In 2010, Baxter was ordered by FDA to recall AND destroy all Colleague volumetric infusion pumps that had been sold in the market. This recall occurred after FDA received more than 56,000 complaints associated with infusion pumps. By some estimates, there were “serious injuries and 500 deaths.” Unfortunately these recalls were ordered after repeat efforts to correct the device flaws. Baxter had estimated that the recall will create a pre-tax “special charge” of $400 million to $600 million.
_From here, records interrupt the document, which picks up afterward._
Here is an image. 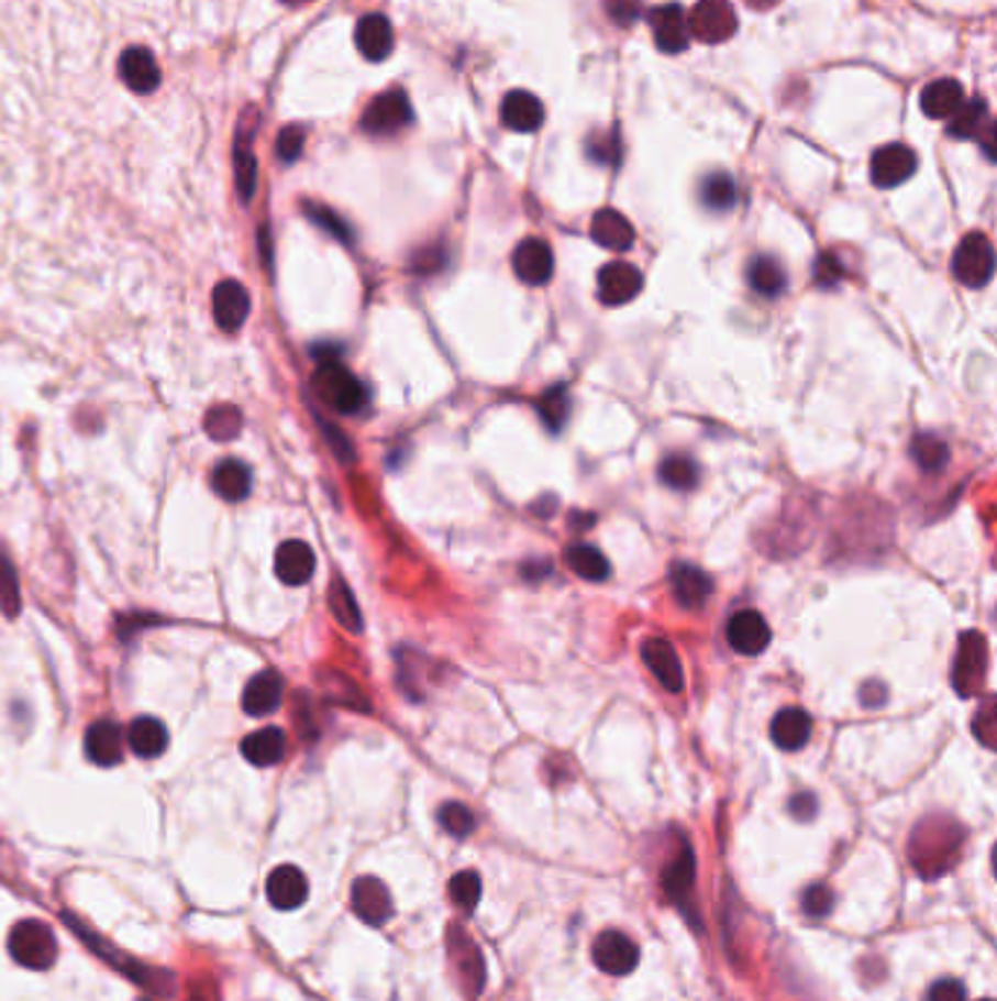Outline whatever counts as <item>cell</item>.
Wrapping results in <instances>:
<instances>
[{
	"label": "cell",
	"instance_id": "57",
	"mask_svg": "<svg viewBox=\"0 0 997 1001\" xmlns=\"http://www.w3.org/2000/svg\"><path fill=\"white\" fill-rule=\"evenodd\" d=\"M860 700H863V706H868V708L880 706V703L886 700L884 685H877V682H866V689L860 691Z\"/></svg>",
	"mask_w": 997,
	"mask_h": 1001
},
{
	"label": "cell",
	"instance_id": "24",
	"mask_svg": "<svg viewBox=\"0 0 997 1001\" xmlns=\"http://www.w3.org/2000/svg\"><path fill=\"white\" fill-rule=\"evenodd\" d=\"M451 958H454V967L459 969V978L468 985V999H477V993L483 990L486 969H483L480 952L463 928H451Z\"/></svg>",
	"mask_w": 997,
	"mask_h": 1001
},
{
	"label": "cell",
	"instance_id": "46",
	"mask_svg": "<svg viewBox=\"0 0 997 1001\" xmlns=\"http://www.w3.org/2000/svg\"><path fill=\"white\" fill-rule=\"evenodd\" d=\"M439 823L447 835L468 837L474 832V814L463 803H445L439 809Z\"/></svg>",
	"mask_w": 997,
	"mask_h": 1001
},
{
	"label": "cell",
	"instance_id": "11",
	"mask_svg": "<svg viewBox=\"0 0 997 1001\" xmlns=\"http://www.w3.org/2000/svg\"><path fill=\"white\" fill-rule=\"evenodd\" d=\"M725 636H729L731 650H738L743 657H757V653H764L769 648V639H773V632H769V624L761 613L755 609H743V613L731 615L729 627H725Z\"/></svg>",
	"mask_w": 997,
	"mask_h": 1001
},
{
	"label": "cell",
	"instance_id": "53",
	"mask_svg": "<svg viewBox=\"0 0 997 1001\" xmlns=\"http://www.w3.org/2000/svg\"><path fill=\"white\" fill-rule=\"evenodd\" d=\"M928 1001H965V987L954 978H942L937 985L930 987Z\"/></svg>",
	"mask_w": 997,
	"mask_h": 1001
},
{
	"label": "cell",
	"instance_id": "55",
	"mask_svg": "<svg viewBox=\"0 0 997 1001\" xmlns=\"http://www.w3.org/2000/svg\"><path fill=\"white\" fill-rule=\"evenodd\" d=\"M445 267V252L439 250V246H430L424 252H416L413 258V270L416 273H436V270Z\"/></svg>",
	"mask_w": 997,
	"mask_h": 1001
},
{
	"label": "cell",
	"instance_id": "21",
	"mask_svg": "<svg viewBox=\"0 0 997 1001\" xmlns=\"http://www.w3.org/2000/svg\"><path fill=\"white\" fill-rule=\"evenodd\" d=\"M285 700V682L276 671H261L243 691V712L250 717L273 715Z\"/></svg>",
	"mask_w": 997,
	"mask_h": 1001
},
{
	"label": "cell",
	"instance_id": "12",
	"mask_svg": "<svg viewBox=\"0 0 997 1001\" xmlns=\"http://www.w3.org/2000/svg\"><path fill=\"white\" fill-rule=\"evenodd\" d=\"M516 276L530 287H544L553 278V252L542 238H527L512 252Z\"/></svg>",
	"mask_w": 997,
	"mask_h": 1001
},
{
	"label": "cell",
	"instance_id": "23",
	"mask_svg": "<svg viewBox=\"0 0 997 1001\" xmlns=\"http://www.w3.org/2000/svg\"><path fill=\"white\" fill-rule=\"evenodd\" d=\"M965 103V88L956 79H937L921 91V112L933 121H951Z\"/></svg>",
	"mask_w": 997,
	"mask_h": 1001
},
{
	"label": "cell",
	"instance_id": "43",
	"mask_svg": "<svg viewBox=\"0 0 997 1001\" xmlns=\"http://www.w3.org/2000/svg\"><path fill=\"white\" fill-rule=\"evenodd\" d=\"M304 215L310 217V223H317L319 229H322V232H328L331 238H336L340 243H352L354 241L352 226L345 223L343 217L336 215V211H331V208L317 206V202H304Z\"/></svg>",
	"mask_w": 997,
	"mask_h": 1001
},
{
	"label": "cell",
	"instance_id": "40",
	"mask_svg": "<svg viewBox=\"0 0 997 1001\" xmlns=\"http://www.w3.org/2000/svg\"><path fill=\"white\" fill-rule=\"evenodd\" d=\"M243 428V414L232 405L211 407L206 414V431L211 440L217 442H232L237 440V433Z\"/></svg>",
	"mask_w": 997,
	"mask_h": 1001
},
{
	"label": "cell",
	"instance_id": "48",
	"mask_svg": "<svg viewBox=\"0 0 997 1001\" xmlns=\"http://www.w3.org/2000/svg\"><path fill=\"white\" fill-rule=\"evenodd\" d=\"M843 276H845L843 261L837 258L834 252H822L817 261V270H813V282H817L819 287H828V290H831V287H837L843 282Z\"/></svg>",
	"mask_w": 997,
	"mask_h": 1001
},
{
	"label": "cell",
	"instance_id": "41",
	"mask_svg": "<svg viewBox=\"0 0 997 1001\" xmlns=\"http://www.w3.org/2000/svg\"><path fill=\"white\" fill-rule=\"evenodd\" d=\"M948 458H951L948 442L939 440L937 433H919V437L912 440V460H916L924 472H942V469L948 466Z\"/></svg>",
	"mask_w": 997,
	"mask_h": 1001
},
{
	"label": "cell",
	"instance_id": "15",
	"mask_svg": "<svg viewBox=\"0 0 997 1001\" xmlns=\"http://www.w3.org/2000/svg\"><path fill=\"white\" fill-rule=\"evenodd\" d=\"M211 308H214V320L223 331L243 329V322L250 317V290L241 282H220L211 296Z\"/></svg>",
	"mask_w": 997,
	"mask_h": 1001
},
{
	"label": "cell",
	"instance_id": "54",
	"mask_svg": "<svg viewBox=\"0 0 997 1001\" xmlns=\"http://www.w3.org/2000/svg\"><path fill=\"white\" fill-rule=\"evenodd\" d=\"M974 733L981 735V741L986 744V747L995 744L992 741V735H995V703H992V697L983 703L981 715H977V721H974Z\"/></svg>",
	"mask_w": 997,
	"mask_h": 1001
},
{
	"label": "cell",
	"instance_id": "45",
	"mask_svg": "<svg viewBox=\"0 0 997 1001\" xmlns=\"http://www.w3.org/2000/svg\"><path fill=\"white\" fill-rule=\"evenodd\" d=\"M0 609L15 618L21 613V586H18L15 565L9 562L7 553H0Z\"/></svg>",
	"mask_w": 997,
	"mask_h": 1001
},
{
	"label": "cell",
	"instance_id": "61",
	"mask_svg": "<svg viewBox=\"0 0 997 1001\" xmlns=\"http://www.w3.org/2000/svg\"><path fill=\"white\" fill-rule=\"evenodd\" d=\"M983 1001H992V999H983Z\"/></svg>",
	"mask_w": 997,
	"mask_h": 1001
},
{
	"label": "cell",
	"instance_id": "47",
	"mask_svg": "<svg viewBox=\"0 0 997 1001\" xmlns=\"http://www.w3.org/2000/svg\"><path fill=\"white\" fill-rule=\"evenodd\" d=\"M585 153H588V158L597 162V165H618L620 158L618 135H591Z\"/></svg>",
	"mask_w": 997,
	"mask_h": 1001
},
{
	"label": "cell",
	"instance_id": "1",
	"mask_svg": "<svg viewBox=\"0 0 997 1001\" xmlns=\"http://www.w3.org/2000/svg\"><path fill=\"white\" fill-rule=\"evenodd\" d=\"M9 955L26 969H51L59 955L56 934L42 920H24L9 932Z\"/></svg>",
	"mask_w": 997,
	"mask_h": 1001
},
{
	"label": "cell",
	"instance_id": "20",
	"mask_svg": "<svg viewBox=\"0 0 997 1001\" xmlns=\"http://www.w3.org/2000/svg\"><path fill=\"white\" fill-rule=\"evenodd\" d=\"M121 79L135 95H153L162 86V70L146 47H130L121 56Z\"/></svg>",
	"mask_w": 997,
	"mask_h": 1001
},
{
	"label": "cell",
	"instance_id": "37",
	"mask_svg": "<svg viewBox=\"0 0 997 1001\" xmlns=\"http://www.w3.org/2000/svg\"><path fill=\"white\" fill-rule=\"evenodd\" d=\"M658 477H662L664 486H671L676 493H688V490H694L699 484V466L690 458L671 454V458L662 460Z\"/></svg>",
	"mask_w": 997,
	"mask_h": 1001
},
{
	"label": "cell",
	"instance_id": "56",
	"mask_svg": "<svg viewBox=\"0 0 997 1001\" xmlns=\"http://www.w3.org/2000/svg\"><path fill=\"white\" fill-rule=\"evenodd\" d=\"M787 809H790V814L793 817H796V821H810V817H813V814H817V796L813 794H796L790 800V805H787Z\"/></svg>",
	"mask_w": 997,
	"mask_h": 1001
},
{
	"label": "cell",
	"instance_id": "38",
	"mask_svg": "<svg viewBox=\"0 0 997 1001\" xmlns=\"http://www.w3.org/2000/svg\"><path fill=\"white\" fill-rule=\"evenodd\" d=\"M328 604H331V613L336 615V622L343 624L345 630L361 632L363 622H361V606L354 601L352 588L345 586V580L334 578L331 583V592H328Z\"/></svg>",
	"mask_w": 997,
	"mask_h": 1001
},
{
	"label": "cell",
	"instance_id": "25",
	"mask_svg": "<svg viewBox=\"0 0 997 1001\" xmlns=\"http://www.w3.org/2000/svg\"><path fill=\"white\" fill-rule=\"evenodd\" d=\"M500 121L512 132H535L544 123L542 100L530 91H512L500 103Z\"/></svg>",
	"mask_w": 997,
	"mask_h": 1001
},
{
	"label": "cell",
	"instance_id": "39",
	"mask_svg": "<svg viewBox=\"0 0 997 1001\" xmlns=\"http://www.w3.org/2000/svg\"><path fill=\"white\" fill-rule=\"evenodd\" d=\"M539 416H542V422H544V428H547V431L560 433L562 428H565V422H568V416H570L568 387H562V384H556V387L547 389V393H544V396L539 398Z\"/></svg>",
	"mask_w": 997,
	"mask_h": 1001
},
{
	"label": "cell",
	"instance_id": "62",
	"mask_svg": "<svg viewBox=\"0 0 997 1001\" xmlns=\"http://www.w3.org/2000/svg\"><path fill=\"white\" fill-rule=\"evenodd\" d=\"M144 1001H146V999H144Z\"/></svg>",
	"mask_w": 997,
	"mask_h": 1001
},
{
	"label": "cell",
	"instance_id": "28",
	"mask_svg": "<svg viewBox=\"0 0 997 1001\" xmlns=\"http://www.w3.org/2000/svg\"><path fill=\"white\" fill-rule=\"evenodd\" d=\"M591 238L611 252H627L635 243V229L614 208H602L591 220Z\"/></svg>",
	"mask_w": 997,
	"mask_h": 1001
},
{
	"label": "cell",
	"instance_id": "59",
	"mask_svg": "<svg viewBox=\"0 0 997 1001\" xmlns=\"http://www.w3.org/2000/svg\"><path fill=\"white\" fill-rule=\"evenodd\" d=\"M746 3L752 9H773V7H778V0H746Z\"/></svg>",
	"mask_w": 997,
	"mask_h": 1001
},
{
	"label": "cell",
	"instance_id": "30",
	"mask_svg": "<svg viewBox=\"0 0 997 1001\" xmlns=\"http://www.w3.org/2000/svg\"><path fill=\"white\" fill-rule=\"evenodd\" d=\"M694 864H697L694 861V853H690L688 846H682L679 855L664 870V890H667V897L679 908H685V911L690 908V893H694V879H697V867Z\"/></svg>",
	"mask_w": 997,
	"mask_h": 1001
},
{
	"label": "cell",
	"instance_id": "3",
	"mask_svg": "<svg viewBox=\"0 0 997 1001\" xmlns=\"http://www.w3.org/2000/svg\"><path fill=\"white\" fill-rule=\"evenodd\" d=\"M921 835H928V840L919 835H912V858L919 864V870L924 876H937L951 864L954 858V849L963 840V832L960 826L948 821H928L919 826Z\"/></svg>",
	"mask_w": 997,
	"mask_h": 1001
},
{
	"label": "cell",
	"instance_id": "31",
	"mask_svg": "<svg viewBox=\"0 0 997 1001\" xmlns=\"http://www.w3.org/2000/svg\"><path fill=\"white\" fill-rule=\"evenodd\" d=\"M211 490L223 501H243L252 490V472L243 460H223L211 472Z\"/></svg>",
	"mask_w": 997,
	"mask_h": 1001
},
{
	"label": "cell",
	"instance_id": "34",
	"mask_svg": "<svg viewBox=\"0 0 997 1001\" xmlns=\"http://www.w3.org/2000/svg\"><path fill=\"white\" fill-rule=\"evenodd\" d=\"M746 278L752 290H757L761 296H769V299H775V296H782L787 290V273H784V267L773 255H757V258L749 261Z\"/></svg>",
	"mask_w": 997,
	"mask_h": 1001
},
{
	"label": "cell",
	"instance_id": "42",
	"mask_svg": "<svg viewBox=\"0 0 997 1001\" xmlns=\"http://www.w3.org/2000/svg\"><path fill=\"white\" fill-rule=\"evenodd\" d=\"M234 182H237L243 202H250L255 197V185H258V162L246 141L234 144Z\"/></svg>",
	"mask_w": 997,
	"mask_h": 1001
},
{
	"label": "cell",
	"instance_id": "16",
	"mask_svg": "<svg viewBox=\"0 0 997 1001\" xmlns=\"http://www.w3.org/2000/svg\"><path fill=\"white\" fill-rule=\"evenodd\" d=\"M641 657H644L646 668L653 671V676L662 682L664 689L679 694L685 689V671H682V659L676 653L671 641L664 639H646L641 645Z\"/></svg>",
	"mask_w": 997,
	"mask_h": 1001
},
{
	"label": "cell",
	"instance_id": "22",
	"mask_svg": "<svg viewBox=\"0 0 997 1001\" xmlns=\"http://www.w3.org/2000/svg\"><path fill=\"white\" fill-rule=\"evenodd\" d=\"M317 571V557L308 542L290 539L278 548L276 553V574L287 586H304Z\"/></svg>",
	"mask_w": 997,
	"mask_h": 1001
},
{
	"label": "cell",
	"instance_id": "5",
	"mask_svg": "<svg viewBox=\"0 0 997 1001\" xmlns=\"http://www.w3.org/2000/svg\"><path fill=\"white\" fill-rule=\"evenodd\" d=\"M989 671V645L983 632H963L960 650H956L954 662V689L960 697H972L983 689Z\"/></svg>",
	"mask_w": 997,
	"mask_h": 1001
},
{
	"label": "cell",
	"instance_id": "6",
	"mask_svg": "<svg viewBox=\"0 0 997 1001\" xmlns=\"http://www.w3.org/2000/svg\"><path fill=\"white\" fill-rule=\"evenodd\" d=\"M410 121H413V106H410L405 91L392 88V91H384L366 106L361 127L363 132L384 139V135H396L405 127H410Z\"/></svg>",
	"mask_w": 997,
	"mask_h": 1001
},
{
	"label": "cell",
	"instance_id": "49",
	"mask_svg": "<svg viewBox=\"0 0 997 1001\" xmlns=\"http://www.w3.org/2000/svg\"><path fill=\"white\" fill-rule=\"evenodd\" d=\"M301 150H304V132H301L299 127H287V130H281V135H278L276 141L278 162H281V165H292V162L301 156Z\"/></svg>",
	"mask_w": 997,
	"mask_h": 1001
},
{
	"label": "cell",
	"instance_id": "51",
	"mask_svg": "<svg viewBox=\"0 0 997 1001\" xmlns=\"http://www.w3.org/2000/svg\"><path fill=\"white\" fill-rule=\"evenodd\" d=\"M801 905L808 911L810 916H826L831 908H834V893L826 888V884H813L808 888V893L801 897Z\"/></svg>",
	"mask_w": 997,
	"mask_h": 1001
},
{
	"label": "cell",
	"instance_id": "33",
	"mask_svg": "<svg viewBox=\"0 0 997 1001\" xmlns=\"http://www.w3.org/2000/svg\"><path fill=\"white\" fill-rule=\"evenodd\" d=\"M565 562H568V569L574 571L576 578L588 580V583H600L611 574L609 560L602 557L594 544L585 542H574L565 548Z\"/></svg>",
	"mask_w": 997,
	"mask_h": 1001
},
{
	"label": "cell",
	"instance_id": "50",
	"mask_svg": "<svg viewBox=\"0 0 997 1001\" xmlns=\"http://www.w3.org/2000/svg\"><path fill=\"white\" fill-rule=\"evenodd\" d=\"M606 12L618 26H632L644 15V7L641 0H606Z\"/></svg>",
	"mask_w": 997,
	"mask_h": 1001
},
{
	"label": "cell",
	"instance_id": "32",
	"mask_svg": "<svg viewBox=\"0 0 997 1001\" xmlns=\"http://www.w3.org/2000/svg\"><path fill=\"white\" fill-rule=\"evenodd\" d=\"M126 741H130L132 752L141 756V759H158L167 750L170 735H167V729H164L158 717H139V721H132Z\"/></svg>",
	"mask_w": 997,
	"mask_h": 1001
},
{
	"label": "cell",
	"instance_id": "44",
	"mask_svg": "<svg viewBox=\"0 0 997 1001\" xmlns=\"http://www.w3.org/2000/svg\"><path fill=\"white\" fill-rule=\"evenodd\" d=\"M447 893H451V899H454V905L459 908V911L472 914L474 908H477V902H480V893H483L477 872L474 870L456 872L454 879H451V888H447Z\"/></svg>",
	"mask_w": 997,
	"mask_h": 1001
},
{
	"label": "cell",
	"instance_id": "19",
	"mask_svg": "<svg viewBox=\"0 0 997 1001\" xmlns=\"http://www.w3.org/2000/svg\"><path fill=\"white\" fill-rule=\"evenodd\" d=\"M267 897L278 911H296L299 905H304V899H308V879H304V872L299 867H292V864L276 867L267 879Z\"/></svg>",
	"mask_w": 997,
	"mask_h": 1001
},
{
	"label": "cell",
	"instance_id": "13",
	"mask_svg": "<svg viewBox=\"0 0 997 1001\" xmlns=\"http://www.w3.org/2000/svg\"><path fill=\"white\" fill-rule=\"evenodd\" d=\"M352 908L363 923L384 925L392 916V897L384 888V881L375 879V876H363V879L354 881Z\"/></svg>",
	"mask_w": 997,
	"mask_h": 1001
},
{
	"label": "cell",
	"instance_id": "29",
	"mask_svg": "<svg viewBox=\"0 0 997 1001\" xmlns=\"http://www.w3.org/2000/svg\"><path fill=\"white\" fill-rule=\"evenodd\" d=\"M243 759L255 765V768H273L278 761L285 759L287 752V735L278 729V726H267V729H258V733L246 735V741H243Z\"/></svg>",
	"mask_w": 997,
	"mask_h": 1001
},
{
	"label": "cell",
	"instance_id": "60",
	"mask_svg": "<svg viewBox=\"0 0 997 1001\" xmlns=\"http://www.w3.org/2000/svg\"><path fill=\"white\" fill-rule=\"evenodd\" d=\"M285 3H292V7H296V3H308V0H285Z\"/></svg>",
	"mask_w": 997,
	"mask_h": 1001
},
{
	"label": "cell",
	"instance_id": "18",
	"mask_svg": "<svg viewBox=\"0 0 997 1001\" xmlns=\"http://www.w3.org/2000/svg\"><path fill=\"white\" fill-rule=\"evenodd\" d=\"M671 586L673 597L679 601V606H685V609H702L713 592V580L702 569L690 565V562H676L671 569Z\"/></svg>",
	"mask_w": 997,
	"mask_h": 1001
},
{
	"label": "cell",
	"instance_id": "2",
	"mask_svg": "<svg viewBox=\"0 0 997 1001\" xmlns=\"http://www.w3.org/2000/svg\"><path fill=\"white\" fill-rule=\"evenodd\" d=\"M313 387H317L319 398L334 407L336 414H357L369 402V393L361 384V378L345 370L340 361L319 363Z\"/></svg>",
	"mask_w": 997,
	"mask_h": 1001
},
{
	"label": "cell",
	"instance_id": "26",
	"mask_svg": "<svg viewBox=\"0 0 997 1001\" xmlns=\"http://www.w3.org/2000/svg\"><path fill=\"white\" fill-rule=\"evenodd\" d=\"M354 42H357V51L366 59L384 62L392 53V42H396L392 24L384 15H363L357 21V30H354Z\"/></svg>",
	"mask_w": 997,
	"mask_h": 1001
},
{
	"label": "cell",
	"instance_id": "36",
	"mask_svg": "<svg viewBox=\"0 0 997 1001\" xmlns=\"http://www.w3.org/2000/svg\"><path fill=\"white\" fill-rule=\"evenodd\" d=\"M699 202L708 211H729L738 202V185L729 173H708L706 179L699 182Z\"/></svg>",
	"mask_w": 997,
	"mask_h": 1001
},
{
	"label": "cell",
	"instance_id": "17",
	"mask_svg": "<svg viewBox=\"0 0 997 1001\" xmlns=\"http://www.w3.org/2000/svg\"><path fill=\"white\" fill-rule=\"evenodd\" d=\"M123 747H126V735L112 721H97L88 726L86 733V756L100 768H114L123 761Z\"/></svg>",
	"mask_w": 997,
	"mask_h": 1001
},
{
	"label": "cell",
	"instance_id": "58",
	"mask_svg": "<svg viewBox=\"0 0 997 1001\" xmlns=\"http://www.w3.org/2000/svg\"><path fill=\"white\" fill-rule=\"evenodd\" d=\"M551 562L544 560V562H527L524 565V578L527 580H539V578H544V574H551Z\"/></svg>",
A European supplier of high-tech equipment faced quite a few major quality challenges that included quality costs above competitor levels, a focus on problem resolution after customer delivery rather than problem prevention in development and production, and low-quality performance of suppliers.
Addressing low-quality concerns for medical device companies is really about transforming the start-to-finish production life cycle, including but not limited to:
- Reorganization of the quality function
- Design for reliability
- Supplier quality oversight
- Manufacturing process changes
- In-market product performance monitoring
- Most importantly, developing a proactive quality mind-set
This might sound simple, but in reality it is very time and resource consuming. All in all, the desire to build a quality driven device starts from conceptualization and it does not end once the device is released into the market. Rather, there should be a mechanism to collect and analyze feedback from all countries where the device is released.
One of EPIC Translations‘ clients conducts an annual survey from the entire value chain ranging from end users, retailers, distributors, suppliers, and employees. This feedback is conducted in several different languages. Once all of the feedback is translated into English it is normalized and prepared in a report format that the C level management religiously studies. It then implements and monitors improvements in the ENTIRE life cycle from design to manufacturing to marketing to technical support.
In another example, a small capital device manufacturer faced significant issues with rising product failures in the field, customer complaints, and slowing growth. Senior leadership concluded that revamping the approach to quality from end-to-end across the value chain was necessary to turn the business around. They undertook a major program to overhaul and tightly integrate product development, sourcing, and manufacturing while bolstering their ability to use customer and field sales-force feedback as a core listening device to monitor and improve product performance.
Providing quality driven and contextually correct translations of your manuals and instruction sheets are JUST AS IMPORTANT to medical device consumers as the device itself. If you are spending $millions in manufacturing the device, why would you short change yourself and your customers by releasing inaccurate and contextually incorrect translations? Settling for a cheap document translation service might actually end up costing you LOT MORE in the long run.